Do not compromise on ethics. Never sabotage work to spite your boss.

Do not condemn your boss to others
This is something you really have to watch out for as it is very common to crib about your boss to your colleagues. It often makes you feel better to have someone to complain to, who could agree with you and confirm your negative emotions about your boss. Avoid using this as a way of getting friendly with your colleagues or a way of joining one of the power camps in the organisation.
Resist the temptation to bad mouth your boss. Try to grin and bear it if you are stuck with a difficult boss till you find a workable solution. Going to the Human Resources department and complaining will not help. It is a misconception that the Human resources department will sort out such problems at work. They are concerned primarily with the needs of the organisation as a whole and not such issues related to specific individual problems. A move such as complaining to HR could probably get back to your boss and will only make matters worse.

Be flexible and not rigid in your style
Let your work style be compromising and flexible. Do not be too rigid as this could put off your boss and communicate that you are too adamant and aggressive instead of being supportive and co-operative. Also, a rigid style could give your boss the impression that you are too competitive and this may make your boss feel insecure which is when problems start!

Record dates and important instructions
To ensure that you stay on top of your job and avoid getting into trouble when it's time to pass the blame, keep a record of dates and key instructions relating to your work.

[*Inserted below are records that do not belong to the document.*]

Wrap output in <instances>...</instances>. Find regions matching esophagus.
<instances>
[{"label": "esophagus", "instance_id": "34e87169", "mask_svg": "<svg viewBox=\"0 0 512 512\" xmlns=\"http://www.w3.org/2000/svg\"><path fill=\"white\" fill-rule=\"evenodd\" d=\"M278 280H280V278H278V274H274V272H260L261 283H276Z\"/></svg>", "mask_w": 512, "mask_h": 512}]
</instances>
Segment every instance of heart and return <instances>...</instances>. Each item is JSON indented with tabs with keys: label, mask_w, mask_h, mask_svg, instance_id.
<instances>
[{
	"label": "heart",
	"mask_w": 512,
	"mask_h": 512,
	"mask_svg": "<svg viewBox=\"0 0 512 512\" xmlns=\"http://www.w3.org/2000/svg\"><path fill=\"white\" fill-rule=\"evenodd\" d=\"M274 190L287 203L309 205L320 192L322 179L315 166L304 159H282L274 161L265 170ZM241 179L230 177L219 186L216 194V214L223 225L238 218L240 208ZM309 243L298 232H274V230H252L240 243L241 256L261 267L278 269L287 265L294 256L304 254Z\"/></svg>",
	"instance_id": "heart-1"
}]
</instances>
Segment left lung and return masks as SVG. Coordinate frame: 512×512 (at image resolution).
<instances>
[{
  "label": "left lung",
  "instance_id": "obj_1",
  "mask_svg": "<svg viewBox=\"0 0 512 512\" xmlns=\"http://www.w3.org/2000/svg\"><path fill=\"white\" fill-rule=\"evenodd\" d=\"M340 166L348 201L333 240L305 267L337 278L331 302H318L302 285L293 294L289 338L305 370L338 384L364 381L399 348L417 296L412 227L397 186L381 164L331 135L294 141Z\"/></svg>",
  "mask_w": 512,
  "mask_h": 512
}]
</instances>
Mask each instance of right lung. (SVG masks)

It may sound like a repository of unnecessary information, but it could help you a great extent in the event of a crisis. Not to say that you should use this to malign your boss, but keep yourself out of such a mess as much as possible.

If you try and follow some of these guidelines, you could end up with a positive relationship with your boss. Remember, the situation is not that bad. You as a subordinate, are also very important to the boss!
And if you find yourself in a terribly hopeless and frustrating relationship with your boss, despite your repeated attempts to improve things- do not lose heart. It's not the end of the world! Just pack up and move on!